While I admit that I barely attended my Econ 1 class, let's take a walk through Microeconomics 101 and examine the marginal costs and marginal benefits of jacket theft:
Marginal Benefits: Warmth, will alleviate pressure to conform to the Dartmouth uniform, economic reward of jacket retail cost minus wear.
Marginal Costs: Risk of getting caught at the scene of the crime and post-crime if it's not a generic jacket. If it's a nice jacket, you can't wear it outside because of the increased risk of getting caught, which means that you have to wait until you get home to wear the coat. This seems like a hassle to me, especially since it is colder in Hanover than in most students' hometowns. This means that if no one returns your non-generic jacket, someone is either a) waiting to take that jacket home b) too lazy or inhibited to return it to the owner.

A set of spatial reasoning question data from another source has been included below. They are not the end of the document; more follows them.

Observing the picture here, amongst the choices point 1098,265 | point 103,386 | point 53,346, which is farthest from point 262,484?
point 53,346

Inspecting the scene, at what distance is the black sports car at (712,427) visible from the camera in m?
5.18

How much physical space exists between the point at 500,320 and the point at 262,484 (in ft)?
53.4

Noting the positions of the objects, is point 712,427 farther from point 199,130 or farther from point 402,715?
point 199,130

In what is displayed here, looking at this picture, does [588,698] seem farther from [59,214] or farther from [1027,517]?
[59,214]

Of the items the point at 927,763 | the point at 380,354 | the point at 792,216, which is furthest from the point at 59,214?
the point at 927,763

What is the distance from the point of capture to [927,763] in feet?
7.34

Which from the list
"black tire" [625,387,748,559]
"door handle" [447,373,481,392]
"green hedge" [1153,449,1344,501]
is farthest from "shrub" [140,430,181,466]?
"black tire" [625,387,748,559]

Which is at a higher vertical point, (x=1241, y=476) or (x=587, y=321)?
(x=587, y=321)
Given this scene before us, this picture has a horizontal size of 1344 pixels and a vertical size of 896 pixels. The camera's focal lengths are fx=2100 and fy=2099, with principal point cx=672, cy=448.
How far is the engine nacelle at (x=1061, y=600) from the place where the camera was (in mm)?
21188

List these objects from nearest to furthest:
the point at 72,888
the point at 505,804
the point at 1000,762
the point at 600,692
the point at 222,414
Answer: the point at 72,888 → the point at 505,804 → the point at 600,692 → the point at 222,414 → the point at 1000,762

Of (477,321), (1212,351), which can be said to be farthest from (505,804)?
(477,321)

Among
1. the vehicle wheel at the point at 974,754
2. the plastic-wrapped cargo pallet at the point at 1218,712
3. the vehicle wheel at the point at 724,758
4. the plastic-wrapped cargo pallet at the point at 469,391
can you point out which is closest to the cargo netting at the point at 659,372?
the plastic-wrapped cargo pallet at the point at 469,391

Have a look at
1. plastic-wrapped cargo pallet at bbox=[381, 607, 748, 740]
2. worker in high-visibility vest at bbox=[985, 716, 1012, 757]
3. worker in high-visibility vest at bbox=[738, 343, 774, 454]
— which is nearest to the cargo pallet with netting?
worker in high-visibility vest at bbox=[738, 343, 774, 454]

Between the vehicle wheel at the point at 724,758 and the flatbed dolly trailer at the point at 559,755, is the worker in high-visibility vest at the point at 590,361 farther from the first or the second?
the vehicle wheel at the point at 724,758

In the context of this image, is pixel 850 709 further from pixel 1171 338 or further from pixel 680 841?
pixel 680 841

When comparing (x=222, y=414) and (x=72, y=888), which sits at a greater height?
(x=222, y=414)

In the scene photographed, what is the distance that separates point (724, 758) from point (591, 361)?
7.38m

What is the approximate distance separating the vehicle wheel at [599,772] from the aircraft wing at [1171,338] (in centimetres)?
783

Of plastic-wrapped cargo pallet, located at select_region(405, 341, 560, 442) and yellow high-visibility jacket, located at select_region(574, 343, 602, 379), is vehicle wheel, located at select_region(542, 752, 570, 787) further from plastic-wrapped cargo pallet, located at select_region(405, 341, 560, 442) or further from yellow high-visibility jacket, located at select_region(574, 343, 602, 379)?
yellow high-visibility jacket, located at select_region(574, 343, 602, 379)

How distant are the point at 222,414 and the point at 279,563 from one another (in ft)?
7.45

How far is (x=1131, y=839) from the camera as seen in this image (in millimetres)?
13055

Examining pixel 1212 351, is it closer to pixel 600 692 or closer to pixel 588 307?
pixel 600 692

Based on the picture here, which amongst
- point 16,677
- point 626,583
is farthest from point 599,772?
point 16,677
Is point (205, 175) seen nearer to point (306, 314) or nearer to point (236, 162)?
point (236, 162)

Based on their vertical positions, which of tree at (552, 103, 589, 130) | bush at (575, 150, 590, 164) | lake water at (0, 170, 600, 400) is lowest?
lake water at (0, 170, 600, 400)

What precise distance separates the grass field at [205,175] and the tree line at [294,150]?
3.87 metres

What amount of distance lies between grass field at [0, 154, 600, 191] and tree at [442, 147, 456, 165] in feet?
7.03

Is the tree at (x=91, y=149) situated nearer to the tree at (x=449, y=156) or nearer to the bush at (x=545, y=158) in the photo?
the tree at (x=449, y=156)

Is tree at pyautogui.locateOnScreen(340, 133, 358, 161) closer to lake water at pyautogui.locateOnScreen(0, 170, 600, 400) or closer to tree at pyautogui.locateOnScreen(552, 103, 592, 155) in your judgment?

Comparing the marginal costs and benefits, it's obvious that the rewards of jacket theft are much greater than the immediate cost. You can call this "Low-Risk High-Yield Decision Economics." Or not. I totally just made that up. Add this temptation to genuinely accidental mix-ups, and its no wonder that no one ends up with the right jacket.
So basically, this is redeeming the mysterious, malicious campus coat thief who earns a secret living and pays tuition by reselling North Face jackets (people actually do make livings reselling stolen bikes on Craigslist). The pervasiveness of jacket thefts and mix-ups indicate that the coat bandit is actually dispersed throughout campus and is, in fact, the kid who sits next to you in your 10A.